Dennoch ist der Markt mit Scannern mit schwindelerregenden Spezifikationen überschwemmt. Sie werden Modelle sehen, die mit Auflösungen von 4.800 x 4.800 oder sogar 9.600 x 9.600 werben. Klingt beeindruckend. Es ist auch weitgehend irreführend.
Um tatsächlich eine Hardware-Auflösung mit einer Abtastrate in x-Richtung von 9.600 Punkten pro Zoll zu erreichen, wäre ein CCD-Array mit sage und schreibe 81.600 einzelnen Sensoren erforderlich. Das ist teuer. Es ist schwer. Es ist selten.
Wenn Sie diese riesigen Zahlen sehen, lesen Sie das Kleingedruckte. Sie werden fast immer als „softwareverbesserte“ oder „interpolierte“ Auflösung bezeichnet.
Was Interpolation tatsächlich bewirkt
Interpolation ist ein Softwaretrick. Es fügt keine wirklichen Details hinzu. Es schätzt es.

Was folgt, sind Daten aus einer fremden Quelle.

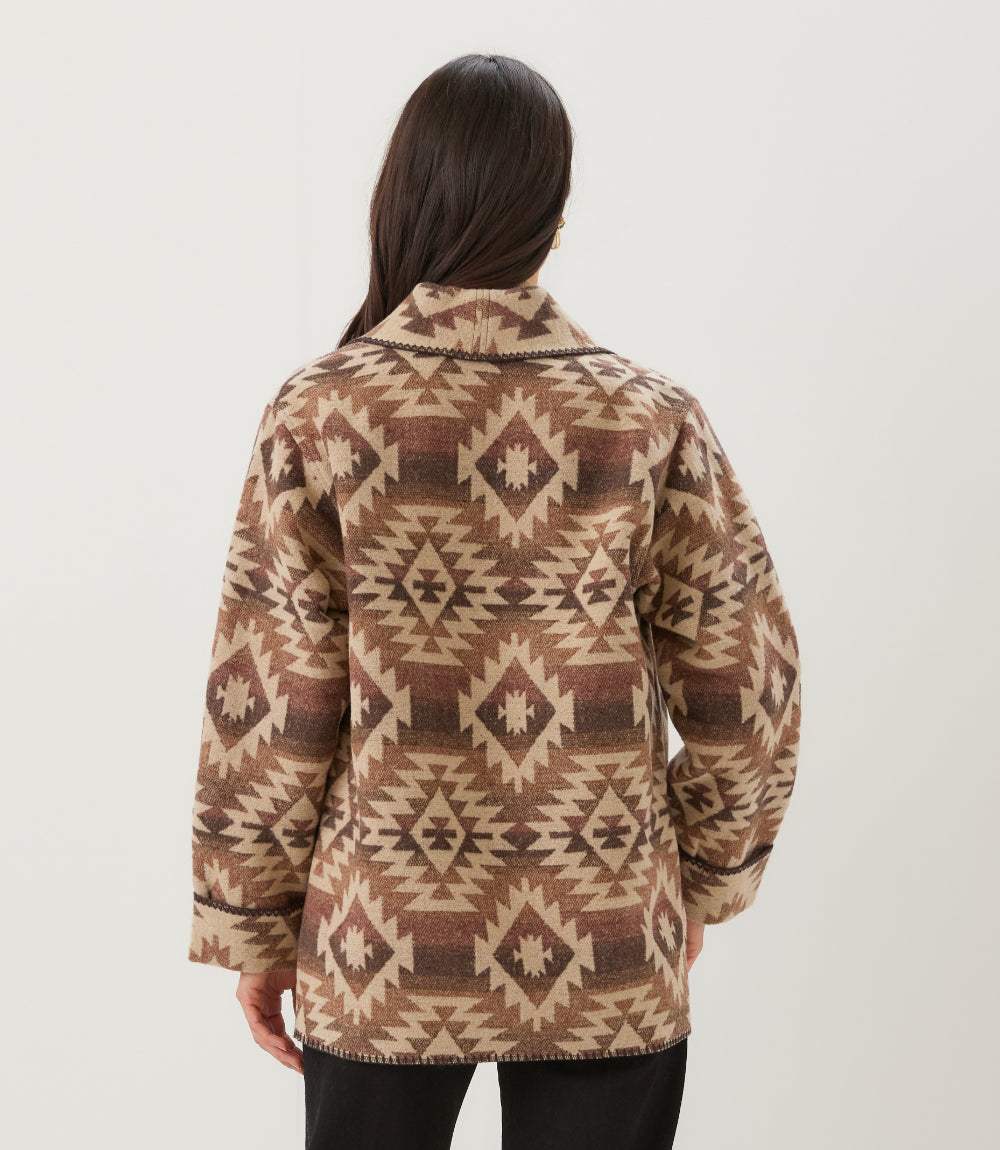 Ranch Jacket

Die Scan-Software nimmt die tatsächlich von den CCD-Sensoren erfassten Pixel und erstellt dazwischen neue. Es berechnet diese zusätzlichen Pixel als Durchschnitt der benachbarten Nachbarn. Einfache Mathematik. Intelligentes Marketing.
Erwägen Sie eine Hardwareauflösung von 300 x 300 DPI. Wenn die Software dies auf 600 x 300 interpoliert, fügt sie lediglich ein Geisterpixel zwischen jedem echten Pixel in der Zeile ein. Die Datei wird größer. Das Bild wird nicht schärfer. Es wird einfach glatter.

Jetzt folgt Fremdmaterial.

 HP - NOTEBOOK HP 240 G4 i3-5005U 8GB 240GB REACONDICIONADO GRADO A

Durch die Interpolation werden zusätzliche Pixel erzeugt, indem benachbarte Pixel gemittelt werden. Es erhöht die Dateigröße und die wahrgenommene Auflösung, ohne dass echte Daten hinzugefügt werden.
Die Bit-Tiefen-Debatte
Dann ist da noch das Problem der Farbe. Sie werden oft den Begriff Bittiefe oder Farbtiefe hören. Dies misst, wie viele Farben der Scanner theoretisch reproduzieren kann.
Standard-True-Color erfordert 24 Bit pro Pixel. Jeder Scanner auf dem Markt unterstützt dies. Es ist die Grundlinie.
Viele moderne Geräte bieten jedoch eine interne 30-Bit- oder sogar 36-Bit-Verarbeitung. Sie geben immer noch in 24-Bit-Farbe aus. Warum die zusätzlichen Bits? Dadurch kann der Scanner intern eine breitere Palette verarbeiten und aus einem größeren Pool die „beste“ Farbe auswählen, bevor er sie auf 24-Bit komprimiert.
Ist der Unterschied spürbar? Die Jury steht noch nicht fest. Einige Fotografen schwören, dass beim 36-Bit-Scannen subtile Verläufe und Schatten besser erhalten bleiben. Andere sagen, dass die endgültige 24-Bit-Ausgabe identisch aussieht. Für die meisten Benutzer ist 24-Bit ausreichend. Wenn Sie jedoch anspruchsvolle Archivarbeiten oder Farbkorrekturen durchführen, kann dieser zusätzliche Spielraum von Bedeutung sein.
Achten Sie beim Kauf eines Scanners also nicht nur auf die höchste Zahl auf der Verpackung. Schauen Sie sich die Linse an. Schauen Sie sich die Lampe an. Ignorieren Sie die Interpolationsansprüche. Die Hardware erzählt die wahre Geschichte.